The agriculturist, urban-based Kurdish culture and society was to shift to a nomadic economy under a newly assumed identity. The nomadized Kurdish farmers eventually accepted the Shafiite Sunni Islam from the Kurmanj nomads and began speaking the vernacular of Kurmanji, a close kin to the old Pahlawani. In time, the older Kurdish society—religion and language notwithstanding—was marginalized and physically pushed to the peripheries of Kurdistan. At present, over three-quarters of the Kurds speak various dialects of Kurmanji and similar numbers practice Shafi’i Sunni Islam. In a sense, the “Kurmanj” largely assimilated the “Kurds,” and in the process they assumed the old ethnic name and inherited all that was left of the older culture.
Until only 50 years ago, a vast majority of the “Kurds” would identify themselves as Kurmanj and their language as Kurmanji. (This also became true of the Turks, whose Turkoman kinds vastly outnumbered and spread over far vaster area than the original “Turk.”) It was the outsiders and the educated that continued to uniformly call them Kurds, regardless of the dialects they spoke, the religion they practiced, or the economic lifestyle they followed. In the past 50 years, however, the term Kurmanj as an ethnic designator has been ruthlessly suppressed by the native population themselves and their leadership in favor of the time-honored term, “Kurd.” Only in the most remote areas in the mountains and the detached but populous Kurdish exclave in Khurasan and Turkmenistan is the term “Kurmanj” given routinely by the common people for their ethnic affiliation. This too is disappearing fast under the influence of the contemporary, educated Kurds.
There is, as should be expected, a strong correlation between practicing the ancient Yazdani religion and speaking Pahlawani, as there is also a close connection between being a Muslim (Sunni or Shia) and speaking Kurmanji (incl. dialects of Sorani, Ardalani, Kalhuri/Kirmanshahi). The shift from the former to the latter identity in Kurdistan is accelerating, and seems destined to totally submerge the residual Pahlawani-Yazdani identity of the older Kurdistan. Only a shrinking number of Kurds still speak Pahlawani in the form of the dialects of Dimili/Zazaki in far northwestern Kurdistan in Turkey, and as Gurani, Lakki and Hewrami (Awramani) in southeastern Kurdistan in Iran and Iraq. The old religion of Yazdanism is still practiced as Alevism, Yezidism and Yarisanism (the Ahl-i Haqq) denominations, but these too are shrinking in number and import.

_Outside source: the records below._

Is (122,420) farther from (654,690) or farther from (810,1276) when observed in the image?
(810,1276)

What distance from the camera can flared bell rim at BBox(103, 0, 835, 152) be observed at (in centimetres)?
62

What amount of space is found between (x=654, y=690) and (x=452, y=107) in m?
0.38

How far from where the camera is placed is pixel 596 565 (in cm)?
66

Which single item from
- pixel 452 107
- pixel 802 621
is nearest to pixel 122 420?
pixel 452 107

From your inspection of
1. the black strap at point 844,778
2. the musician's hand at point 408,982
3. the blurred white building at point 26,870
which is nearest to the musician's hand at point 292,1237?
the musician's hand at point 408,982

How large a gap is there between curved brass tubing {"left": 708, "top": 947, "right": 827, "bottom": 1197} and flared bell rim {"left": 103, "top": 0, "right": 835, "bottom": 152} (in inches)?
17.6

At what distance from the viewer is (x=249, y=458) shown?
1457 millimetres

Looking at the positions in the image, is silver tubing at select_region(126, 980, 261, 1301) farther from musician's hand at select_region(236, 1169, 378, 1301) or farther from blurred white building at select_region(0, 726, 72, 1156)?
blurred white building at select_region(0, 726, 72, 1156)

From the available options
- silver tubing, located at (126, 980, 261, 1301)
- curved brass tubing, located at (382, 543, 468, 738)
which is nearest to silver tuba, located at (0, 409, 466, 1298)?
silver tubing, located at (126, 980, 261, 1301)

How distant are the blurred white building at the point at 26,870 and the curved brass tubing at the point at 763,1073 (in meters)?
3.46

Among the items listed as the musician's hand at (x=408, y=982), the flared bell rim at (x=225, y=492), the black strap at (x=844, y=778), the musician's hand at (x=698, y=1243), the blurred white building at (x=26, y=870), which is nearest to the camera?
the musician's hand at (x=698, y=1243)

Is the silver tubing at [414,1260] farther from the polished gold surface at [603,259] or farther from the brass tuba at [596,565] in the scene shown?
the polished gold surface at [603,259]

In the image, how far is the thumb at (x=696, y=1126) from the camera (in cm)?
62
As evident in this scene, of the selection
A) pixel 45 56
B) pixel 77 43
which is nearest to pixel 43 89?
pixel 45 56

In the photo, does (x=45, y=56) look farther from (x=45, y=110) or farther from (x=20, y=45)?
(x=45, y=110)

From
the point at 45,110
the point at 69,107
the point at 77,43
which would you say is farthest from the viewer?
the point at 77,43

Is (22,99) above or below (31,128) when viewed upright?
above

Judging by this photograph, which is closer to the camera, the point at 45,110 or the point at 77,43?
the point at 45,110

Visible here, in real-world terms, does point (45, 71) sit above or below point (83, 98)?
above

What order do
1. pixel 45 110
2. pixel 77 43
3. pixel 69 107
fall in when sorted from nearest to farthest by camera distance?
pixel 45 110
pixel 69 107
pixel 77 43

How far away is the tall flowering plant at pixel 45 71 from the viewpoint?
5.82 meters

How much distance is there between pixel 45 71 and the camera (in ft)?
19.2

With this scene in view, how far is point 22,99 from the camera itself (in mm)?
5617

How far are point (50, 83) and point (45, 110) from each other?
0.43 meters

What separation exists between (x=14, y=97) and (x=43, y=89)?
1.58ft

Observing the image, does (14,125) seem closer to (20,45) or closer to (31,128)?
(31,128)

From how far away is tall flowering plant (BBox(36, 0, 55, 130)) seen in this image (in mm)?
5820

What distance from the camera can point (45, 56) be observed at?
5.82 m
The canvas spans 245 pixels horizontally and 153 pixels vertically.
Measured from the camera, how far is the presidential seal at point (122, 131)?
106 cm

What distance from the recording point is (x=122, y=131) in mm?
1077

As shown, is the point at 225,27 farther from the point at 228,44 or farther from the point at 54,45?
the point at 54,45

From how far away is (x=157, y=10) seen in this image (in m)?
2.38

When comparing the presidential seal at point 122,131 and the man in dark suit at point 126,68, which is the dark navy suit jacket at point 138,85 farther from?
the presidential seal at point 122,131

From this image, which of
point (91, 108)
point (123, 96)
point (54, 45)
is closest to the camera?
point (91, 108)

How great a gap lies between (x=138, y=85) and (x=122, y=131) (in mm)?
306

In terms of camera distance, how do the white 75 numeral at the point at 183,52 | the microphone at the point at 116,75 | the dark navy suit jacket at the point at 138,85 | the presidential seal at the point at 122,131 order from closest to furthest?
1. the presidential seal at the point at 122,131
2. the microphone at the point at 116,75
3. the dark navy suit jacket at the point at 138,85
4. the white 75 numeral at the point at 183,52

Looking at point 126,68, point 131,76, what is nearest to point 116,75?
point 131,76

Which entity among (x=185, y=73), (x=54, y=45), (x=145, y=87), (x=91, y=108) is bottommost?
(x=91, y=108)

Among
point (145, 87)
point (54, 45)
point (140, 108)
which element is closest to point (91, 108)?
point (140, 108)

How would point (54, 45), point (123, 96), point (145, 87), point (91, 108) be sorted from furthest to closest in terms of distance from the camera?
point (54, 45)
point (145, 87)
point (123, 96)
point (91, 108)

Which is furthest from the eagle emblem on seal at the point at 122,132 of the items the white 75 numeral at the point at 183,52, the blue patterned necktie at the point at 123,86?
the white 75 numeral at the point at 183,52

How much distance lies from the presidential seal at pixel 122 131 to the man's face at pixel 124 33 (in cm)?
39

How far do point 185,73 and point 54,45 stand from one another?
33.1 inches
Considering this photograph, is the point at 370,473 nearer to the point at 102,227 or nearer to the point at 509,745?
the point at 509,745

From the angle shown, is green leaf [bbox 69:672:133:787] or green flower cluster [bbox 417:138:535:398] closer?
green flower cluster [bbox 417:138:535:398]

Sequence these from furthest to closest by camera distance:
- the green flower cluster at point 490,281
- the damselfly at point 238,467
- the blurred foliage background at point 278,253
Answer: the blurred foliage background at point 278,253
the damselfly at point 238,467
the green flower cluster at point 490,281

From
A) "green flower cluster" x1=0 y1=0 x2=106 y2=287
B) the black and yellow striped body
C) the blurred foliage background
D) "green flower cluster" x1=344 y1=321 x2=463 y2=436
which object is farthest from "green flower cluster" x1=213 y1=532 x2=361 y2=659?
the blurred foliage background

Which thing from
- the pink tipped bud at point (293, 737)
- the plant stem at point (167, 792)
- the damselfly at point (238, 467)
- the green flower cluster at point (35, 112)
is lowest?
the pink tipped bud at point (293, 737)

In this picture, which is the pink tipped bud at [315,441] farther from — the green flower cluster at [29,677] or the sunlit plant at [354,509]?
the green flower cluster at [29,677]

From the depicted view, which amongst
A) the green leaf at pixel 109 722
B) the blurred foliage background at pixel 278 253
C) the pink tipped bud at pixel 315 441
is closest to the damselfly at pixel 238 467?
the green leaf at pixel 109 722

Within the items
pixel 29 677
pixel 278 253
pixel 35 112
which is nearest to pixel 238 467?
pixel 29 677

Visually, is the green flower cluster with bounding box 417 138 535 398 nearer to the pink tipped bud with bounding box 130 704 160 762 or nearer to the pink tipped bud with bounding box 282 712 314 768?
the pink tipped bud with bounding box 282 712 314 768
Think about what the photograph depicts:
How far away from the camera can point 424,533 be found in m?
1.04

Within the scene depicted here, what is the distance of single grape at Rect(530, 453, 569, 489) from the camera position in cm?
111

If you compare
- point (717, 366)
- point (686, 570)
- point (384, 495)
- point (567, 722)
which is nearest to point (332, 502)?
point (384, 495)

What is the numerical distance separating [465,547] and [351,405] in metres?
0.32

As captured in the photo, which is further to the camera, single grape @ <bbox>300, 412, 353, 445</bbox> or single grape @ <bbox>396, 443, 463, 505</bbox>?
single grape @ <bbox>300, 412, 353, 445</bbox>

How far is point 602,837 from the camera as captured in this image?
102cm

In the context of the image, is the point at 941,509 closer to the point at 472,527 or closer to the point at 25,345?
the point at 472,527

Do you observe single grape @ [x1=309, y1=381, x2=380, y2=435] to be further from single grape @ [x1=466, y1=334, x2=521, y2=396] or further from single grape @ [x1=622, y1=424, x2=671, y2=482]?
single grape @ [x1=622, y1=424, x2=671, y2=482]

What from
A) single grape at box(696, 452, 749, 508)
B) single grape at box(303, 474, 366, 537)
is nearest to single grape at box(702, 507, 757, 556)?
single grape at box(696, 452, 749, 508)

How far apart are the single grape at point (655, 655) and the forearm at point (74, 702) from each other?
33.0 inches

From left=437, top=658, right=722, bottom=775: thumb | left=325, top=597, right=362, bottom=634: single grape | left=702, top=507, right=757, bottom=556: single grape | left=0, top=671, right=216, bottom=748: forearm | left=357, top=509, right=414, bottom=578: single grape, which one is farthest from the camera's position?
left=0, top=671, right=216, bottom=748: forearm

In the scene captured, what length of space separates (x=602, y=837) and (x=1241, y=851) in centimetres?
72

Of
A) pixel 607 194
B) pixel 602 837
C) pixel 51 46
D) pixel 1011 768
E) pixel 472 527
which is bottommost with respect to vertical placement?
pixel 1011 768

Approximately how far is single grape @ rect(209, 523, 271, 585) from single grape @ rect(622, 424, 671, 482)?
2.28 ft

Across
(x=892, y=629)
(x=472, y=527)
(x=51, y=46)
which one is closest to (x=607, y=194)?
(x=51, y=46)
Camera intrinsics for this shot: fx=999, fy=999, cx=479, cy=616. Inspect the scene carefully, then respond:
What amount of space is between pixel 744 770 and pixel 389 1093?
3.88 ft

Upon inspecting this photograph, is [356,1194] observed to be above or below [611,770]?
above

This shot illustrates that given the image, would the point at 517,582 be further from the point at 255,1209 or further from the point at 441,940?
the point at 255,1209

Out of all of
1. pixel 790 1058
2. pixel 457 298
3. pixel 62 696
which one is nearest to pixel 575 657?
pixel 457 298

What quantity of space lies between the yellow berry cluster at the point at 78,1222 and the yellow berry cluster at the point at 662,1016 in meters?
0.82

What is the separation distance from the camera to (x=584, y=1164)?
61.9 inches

With introduction of modern age communication systems into the Kurdish society, the process of cultural and ethnic homogenization of the Kurds has inevitably accelerated. The last step in the evolution of Kurdish cultural and ethnic identity is near completion today. The Kurdish ethnic identity is thus destined to comprise Kurmanji-speaking, Shafiite Muslim people, the last layer to be added to the many former layers which, in combination, render the Kurds what and who they are today: the heirs to millennia of cultural and genetic evolution of the native inhabitants of the Zagros-Taurus mountain systems.
(From a Lecture given at Harvard University, 10 March 1993.)